▸ **WHAT YOU SHOULD DO**
Which lines below contain the word "nearest"? Copy each of them.

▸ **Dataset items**
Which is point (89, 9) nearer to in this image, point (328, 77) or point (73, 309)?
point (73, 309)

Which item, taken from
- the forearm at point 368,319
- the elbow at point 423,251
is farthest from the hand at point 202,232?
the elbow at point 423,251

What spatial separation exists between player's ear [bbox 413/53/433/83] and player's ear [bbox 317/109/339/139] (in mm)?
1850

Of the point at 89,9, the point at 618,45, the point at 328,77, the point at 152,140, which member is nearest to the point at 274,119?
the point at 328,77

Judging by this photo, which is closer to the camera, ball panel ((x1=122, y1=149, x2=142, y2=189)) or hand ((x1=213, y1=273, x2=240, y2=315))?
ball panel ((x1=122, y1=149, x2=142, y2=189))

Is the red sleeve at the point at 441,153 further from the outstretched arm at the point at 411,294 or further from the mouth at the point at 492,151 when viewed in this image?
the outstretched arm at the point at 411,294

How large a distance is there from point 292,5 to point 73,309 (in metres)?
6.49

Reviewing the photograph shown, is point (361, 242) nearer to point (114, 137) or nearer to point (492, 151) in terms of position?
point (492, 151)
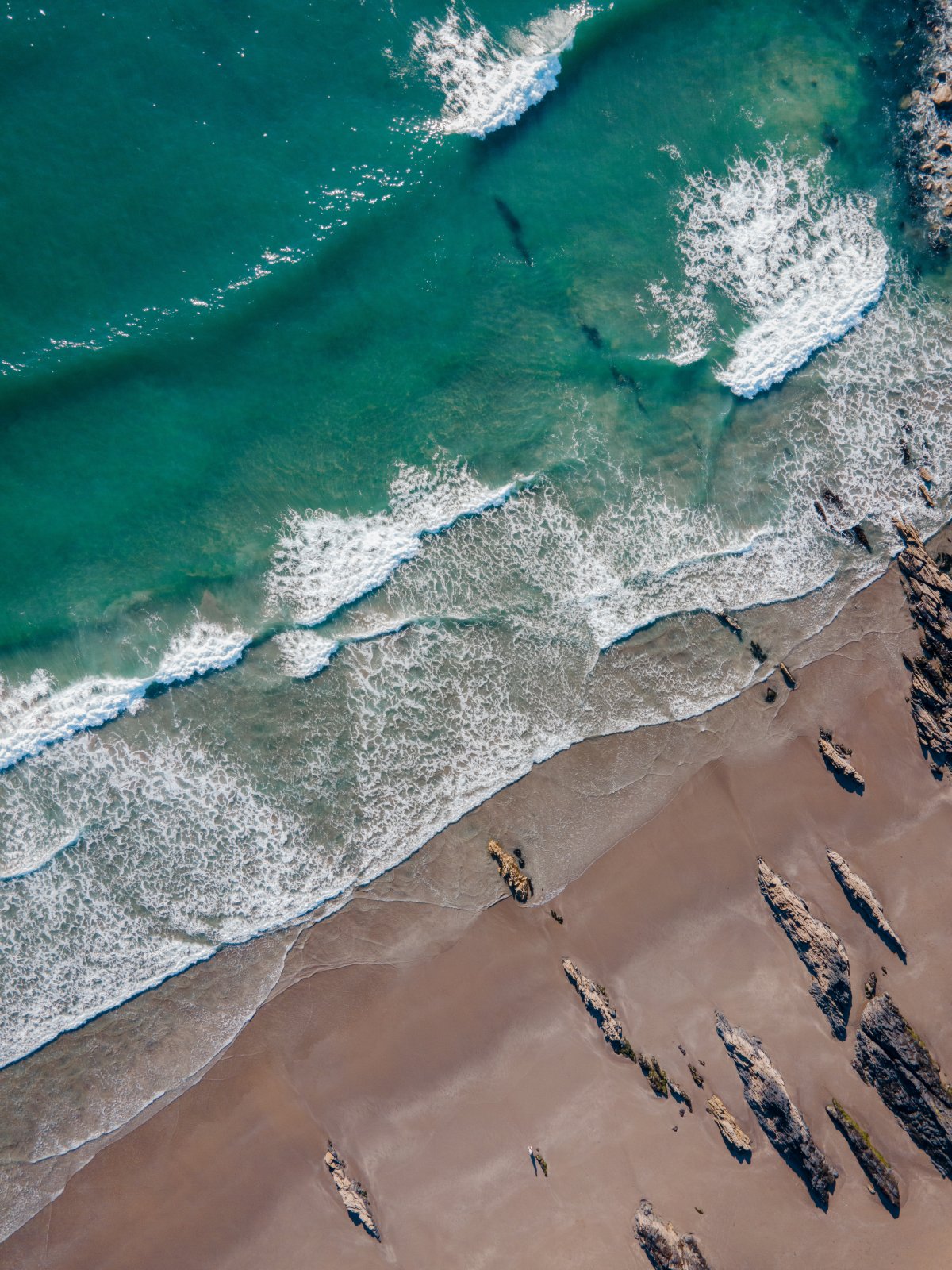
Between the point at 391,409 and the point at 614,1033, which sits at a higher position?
the point at 391,409

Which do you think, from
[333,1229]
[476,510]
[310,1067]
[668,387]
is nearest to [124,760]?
[310,1067]

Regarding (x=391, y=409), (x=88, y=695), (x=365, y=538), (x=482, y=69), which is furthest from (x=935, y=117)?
(x=88, y=695)

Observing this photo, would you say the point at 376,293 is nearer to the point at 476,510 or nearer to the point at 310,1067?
the point at 476,510

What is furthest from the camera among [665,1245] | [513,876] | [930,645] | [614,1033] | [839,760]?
[930,645]

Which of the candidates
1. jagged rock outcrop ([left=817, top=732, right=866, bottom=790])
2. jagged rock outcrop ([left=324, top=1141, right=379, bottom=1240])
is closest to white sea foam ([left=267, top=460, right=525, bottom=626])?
jagged rock outcrop ([left=817, top=732, right=866, bottom=790])

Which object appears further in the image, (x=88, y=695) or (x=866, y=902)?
(x=88, y=695)

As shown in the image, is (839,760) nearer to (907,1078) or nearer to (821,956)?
(821,956)

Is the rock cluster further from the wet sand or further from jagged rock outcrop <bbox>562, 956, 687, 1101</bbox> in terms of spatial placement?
jagged rock outcrop <bbox>562, 956, 687, 1101</bbox>
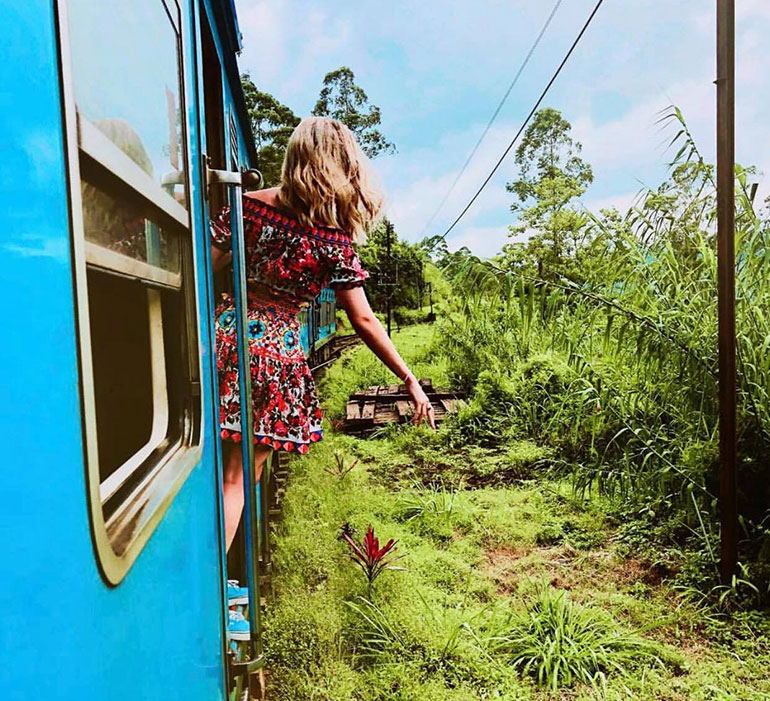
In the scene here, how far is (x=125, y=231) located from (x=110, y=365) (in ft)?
1.39

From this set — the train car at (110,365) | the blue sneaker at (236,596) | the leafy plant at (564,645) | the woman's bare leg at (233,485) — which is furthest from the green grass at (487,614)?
the train car at (110,365)

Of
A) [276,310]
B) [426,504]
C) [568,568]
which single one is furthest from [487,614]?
[276,310]

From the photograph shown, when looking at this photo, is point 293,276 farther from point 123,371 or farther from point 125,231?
point 125,231

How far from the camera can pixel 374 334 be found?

▸ **RESULT FOR THIS EXERCISE**
Of the point at 89,9, the point at 618,45, the point at 328,77, the point at 152,140, which member is nearest to the point at 274,119?
is nearest to [124,760]?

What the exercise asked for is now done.